■ **PROBLEM TO WORK ON**
Begin your copy at the line with "Полив растения выполняется регулярно" in the records below and end it at the line with "Iso-Mikkasen lammastila", restating each line word for word; omit the pictures.

■ **DATA SHOWN**

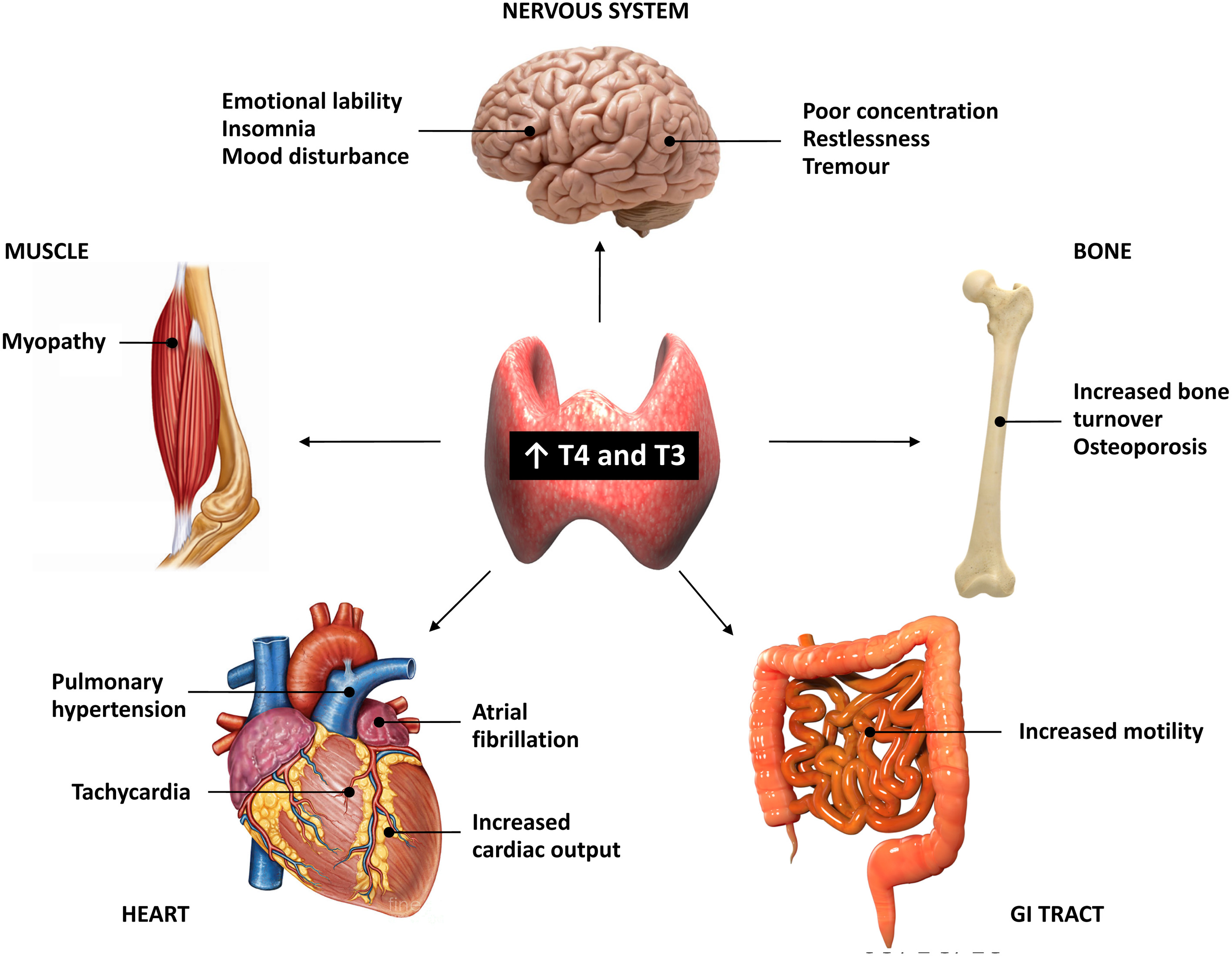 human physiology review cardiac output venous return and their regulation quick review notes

---

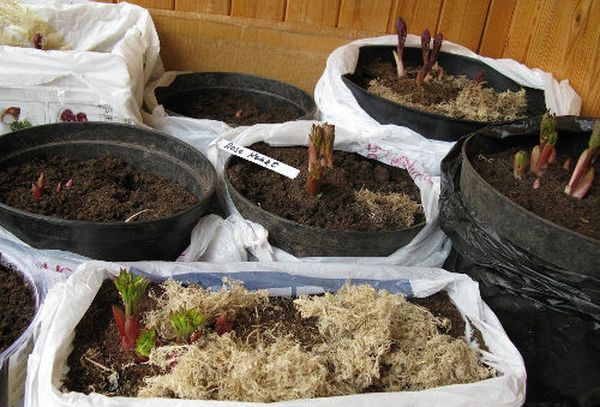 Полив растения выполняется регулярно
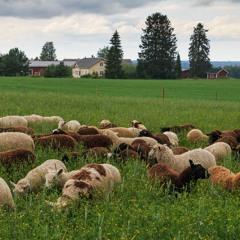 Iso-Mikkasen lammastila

==

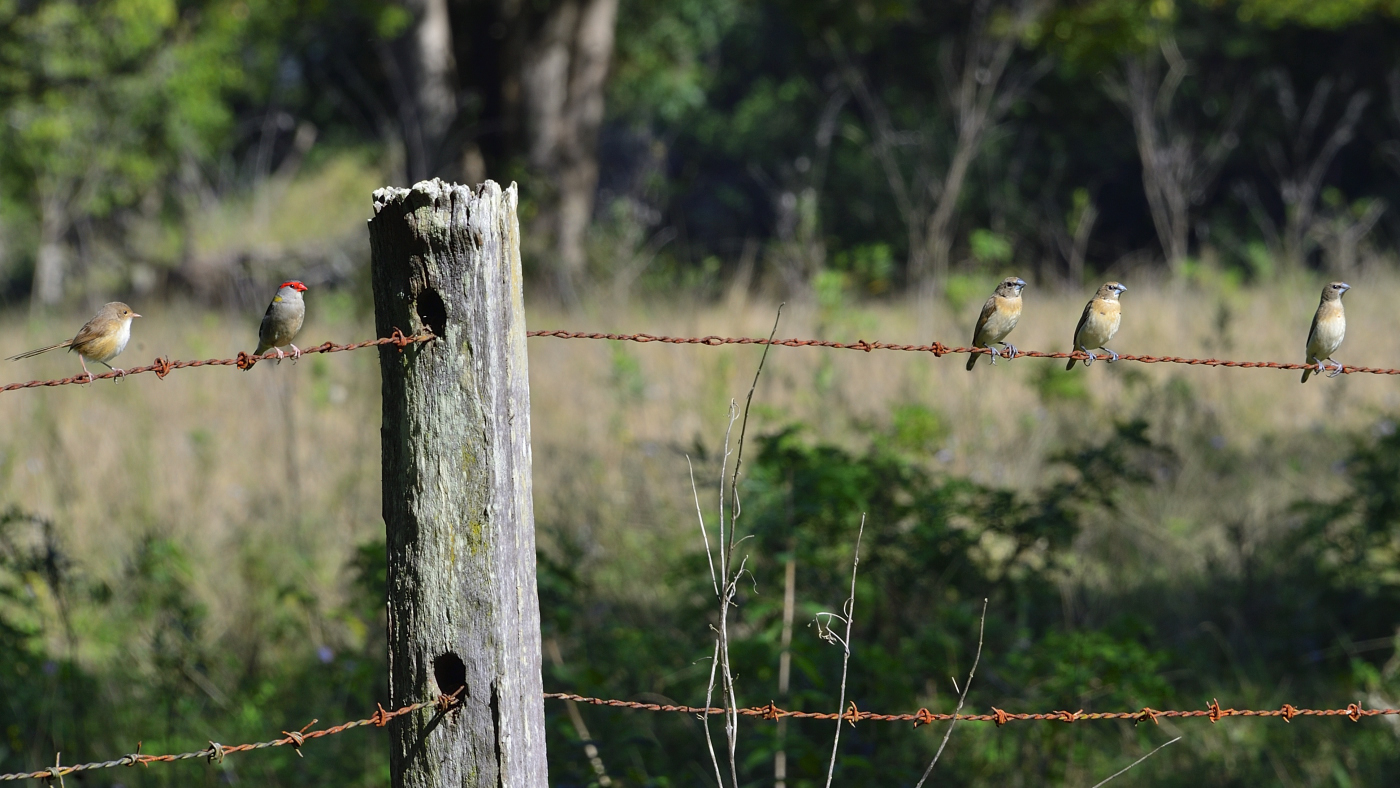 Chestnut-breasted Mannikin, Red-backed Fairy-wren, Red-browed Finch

■ **PROBLEM SOLUTION**
 Полив растения выполняется регулярно
 Iso-Mikkasen lammastila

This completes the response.